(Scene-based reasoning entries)
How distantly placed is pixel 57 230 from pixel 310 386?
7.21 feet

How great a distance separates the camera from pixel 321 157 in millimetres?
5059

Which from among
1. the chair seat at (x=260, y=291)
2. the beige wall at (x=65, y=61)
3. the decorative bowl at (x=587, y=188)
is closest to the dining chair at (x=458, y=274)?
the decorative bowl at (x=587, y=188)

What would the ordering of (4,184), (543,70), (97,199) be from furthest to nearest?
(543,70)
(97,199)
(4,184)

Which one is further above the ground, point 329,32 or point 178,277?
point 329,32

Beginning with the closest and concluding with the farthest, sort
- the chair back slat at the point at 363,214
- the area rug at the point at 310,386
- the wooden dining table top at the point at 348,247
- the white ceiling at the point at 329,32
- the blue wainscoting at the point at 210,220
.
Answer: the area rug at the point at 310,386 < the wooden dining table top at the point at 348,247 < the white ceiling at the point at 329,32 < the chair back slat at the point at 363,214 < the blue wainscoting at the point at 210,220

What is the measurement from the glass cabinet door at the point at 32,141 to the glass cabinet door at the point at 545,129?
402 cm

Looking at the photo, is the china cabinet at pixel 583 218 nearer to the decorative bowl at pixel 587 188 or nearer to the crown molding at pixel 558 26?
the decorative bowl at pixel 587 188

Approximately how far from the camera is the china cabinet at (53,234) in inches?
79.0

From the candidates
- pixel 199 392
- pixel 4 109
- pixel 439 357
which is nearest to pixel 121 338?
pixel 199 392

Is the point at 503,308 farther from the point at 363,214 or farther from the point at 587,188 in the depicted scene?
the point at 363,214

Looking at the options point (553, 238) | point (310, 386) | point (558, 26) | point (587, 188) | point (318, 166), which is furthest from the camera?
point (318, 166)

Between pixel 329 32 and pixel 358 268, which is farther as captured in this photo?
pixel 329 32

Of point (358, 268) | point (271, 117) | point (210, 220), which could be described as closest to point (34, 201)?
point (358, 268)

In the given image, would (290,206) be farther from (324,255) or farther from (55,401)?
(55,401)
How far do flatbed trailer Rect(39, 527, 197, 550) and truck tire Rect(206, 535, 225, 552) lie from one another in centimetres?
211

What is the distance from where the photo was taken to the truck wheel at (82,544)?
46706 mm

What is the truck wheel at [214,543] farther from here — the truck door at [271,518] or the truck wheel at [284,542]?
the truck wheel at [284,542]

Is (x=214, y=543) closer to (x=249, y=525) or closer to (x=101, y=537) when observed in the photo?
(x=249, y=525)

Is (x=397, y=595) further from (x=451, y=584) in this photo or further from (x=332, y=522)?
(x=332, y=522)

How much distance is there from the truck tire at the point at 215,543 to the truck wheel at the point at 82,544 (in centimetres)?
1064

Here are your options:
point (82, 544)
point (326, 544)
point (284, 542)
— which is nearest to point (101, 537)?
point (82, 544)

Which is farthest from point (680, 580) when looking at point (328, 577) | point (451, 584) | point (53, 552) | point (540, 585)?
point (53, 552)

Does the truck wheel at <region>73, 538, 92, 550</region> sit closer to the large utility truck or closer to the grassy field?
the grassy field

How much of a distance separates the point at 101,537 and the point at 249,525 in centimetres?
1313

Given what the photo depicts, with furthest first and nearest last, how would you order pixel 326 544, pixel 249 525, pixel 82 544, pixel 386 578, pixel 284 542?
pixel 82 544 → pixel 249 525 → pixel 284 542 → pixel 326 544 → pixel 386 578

> _BRIEF_
Copy the entries above, replacing every "china cabinet" with "display cabinet" and leaving everything else unchanged.

> _WRITTEN SOLUTION_
How distantly placed is pixel 57 230 from pixel 310 386?
7.21 feet

How great a distance separates the camera from pixel 321 157 in millimetres?
5059

Which from among
1. the chair seat at (x=260, y=291)
2. the beige wall at (x=65, y=61)
3. the decorative bowl at (x=587, y=188)
is closest to the dining chair at (x=458, y=274)?
the decorative bowl at (x=587, y=188)

What would the ordering of (4,184), (543,70), (97,199) be from furthest to nearest?
(543,70)
(97,199)
(4,184)

Which one is further above the ground, point 329,32 or point 178,277?
point 329,32

Beginning with the closest and concluding with the farthest, sort
- the chair back slat at the point at 363,214
- the area rug at the point at 310,386
- the wooden dining table top at the point at 348,247
- the white ceiling at the point at 329,32
- the blue wainscoting at the point at 210,220
.
Answer: the area rug at the point at 310,386 < the wooden dining table top at the point at 348,247 < the white ceiling at the point at 329,32 < the chair back slat at the point at 363,214 < the blue wainscoting at the point at 210,220

What is the measurement from the glass cabinet door at the point at 32,141 to the glass cabinet door at the point at 545,129?
402 cm

Looking at the photo, is the display cabinet at pixel 583 218 nearer to the decorative bowl at pixel 587 188 or nearer to the crown molding at pixel 558 26?
the decorative bowl at pixel 587 188

Approximately how far from the camera is the display cabinet at (53,234) in inches?
79.0

From the candidates
- pixel 199 392
- pixel 4 109
- pixel 439 357
which is nearest to pixel 121 338?
pixel 199 392

Is the point at 503,308 farther from the point at 363,214 or farther from the point at 587,188 in the depicted scene?
the point at 363,214

Looking at the options point (553, 238) | point (310, 386) | point (558, 26) | point (587, 188) | point (318, 166), which is furthest from the camera?
point (318, 166)

Between pixel 329 32 and pixel 358 268, which is farther as captured in this photo?
pixel 329 32

Of point (358, 268) | point (271, 117) | point (210, 220), which could be described as closest to point (34, 201)?
point (358, 268)

In the given image, would (290,206) be farther from (324,255) or farther from (55,401)?
(55,401)
How far do flatbed trailer Rect(39, 527, 197, 550) and truck tire Rect(206, 535, 225, 552) lie from one another in centimetres?
211

What is the distance from where the photo was taken to the truck wheel at (82,544)?
46706 mm

What is the truck wheel at [214,543] farther from here — the truck door at [271,518] or the truck wheel at [284,542]?
the truck wheel at [284,542]

Is (x=214, y=543) closer to (x=249, y=525) or closer to (x=101, y=537) when observed in the photo?
(x=249, y=525)

Is (x=397, y=595) further from (x=451, y=584) in this photo or further from (x=332, y=522)?
(x=332, y=522)

How much distance is there from the truck tire at the point at 215,543 to the truck wheel at the point at 82,544 (in centimetres)?
1064

Here are your options:
point (82, 544)
point (326, 544)
point (284, 542)
— which is nearest to point (101, 537)?
point (82, 544)

Which is farthest from point (680, 580) when looking at point (328, 577) | point (451, 584) | point (53, 552) | point (540, 585)?
point (53, 552)

Does the truck wheel at <region>73, 538, 92, 550</region> sit closer to the large utility truck or closer to the grassy field?
the grassy field

How much of a distance separates the point at 101,537 and the point at 249,525 in centimetres?
1313

Given what the photo depicts, with furthest first and nearest last, how would you order pixel 326 544, pixel 249 525, pixel 82 544, pixel 386 578, pixel 284 542?
pixel 82 544 → pixel 249 525 → pixel 284 542 → pixel 326 544 → pixel 386 578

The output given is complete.